Back when I watched broadcast television, there was some special probably related to the history of a network.  I saw a clip of Sinatra and Bing and my mind snapped to attention.  From the live look of it, I could tell it was a videotape, and I knew that black-and-white clips from early TV were always in the form of lower-quality kinescopes.

On YouTube, I learned that it was a clip from The Edsel Show, which aired on CBS on October 13, 1957.  More about the difference between videotape and kinescope at Kris Trexler's website, King of the Road, as well as the story of how he helped make The Edsel Show available.

Also at KOTR is the story of An Evening With Fred Astaire, broadcast just over a year later on NBC, "in living color" as they used to say.  That used to be on YouTube, too.  

It also used to be the oldest existing show nationally broadcast on color videotape, until the announcement of the Kraft Music Hall that was on October 8, 1958, nine days before the Fred Astaire show.  

I have a little list of YouTube-available shows from way back when.  Some are videotapes, some are kinescopes dating back to 1948.  Near the top of the list:  the oldest color videotape of any kind:  dedication of WRC-TV studios, May 22, 1958, featuring President Eisenhower.  Here too, Kris Trexler had a hand in putting that up for everyone to see.

As of tonight, 13 of the shows I put on the list aren't available anymore, including the Playhouse 90 telecast of Judgment at Nuremberg.  When Rod Serling complained about serious shows that were interrupted by six bunny rabbits selling toilet paper, that was one of the commercials on this show.  

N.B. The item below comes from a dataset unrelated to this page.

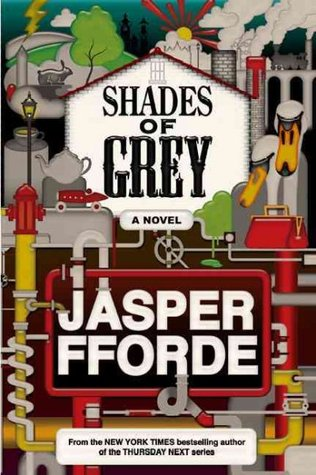 Shades of Grey by Jasper Fford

Also, this show was sponsored by the gas company, and for that reason, all references to gas chambers were muted.  Someone with a black sense of humor could come up with something far worse to take their place.  My sense of humor only goes so far:  I liked it when margarine ads, which were forbidden to use the word "butter", made the most of it by referring instead to "the high-priced spread."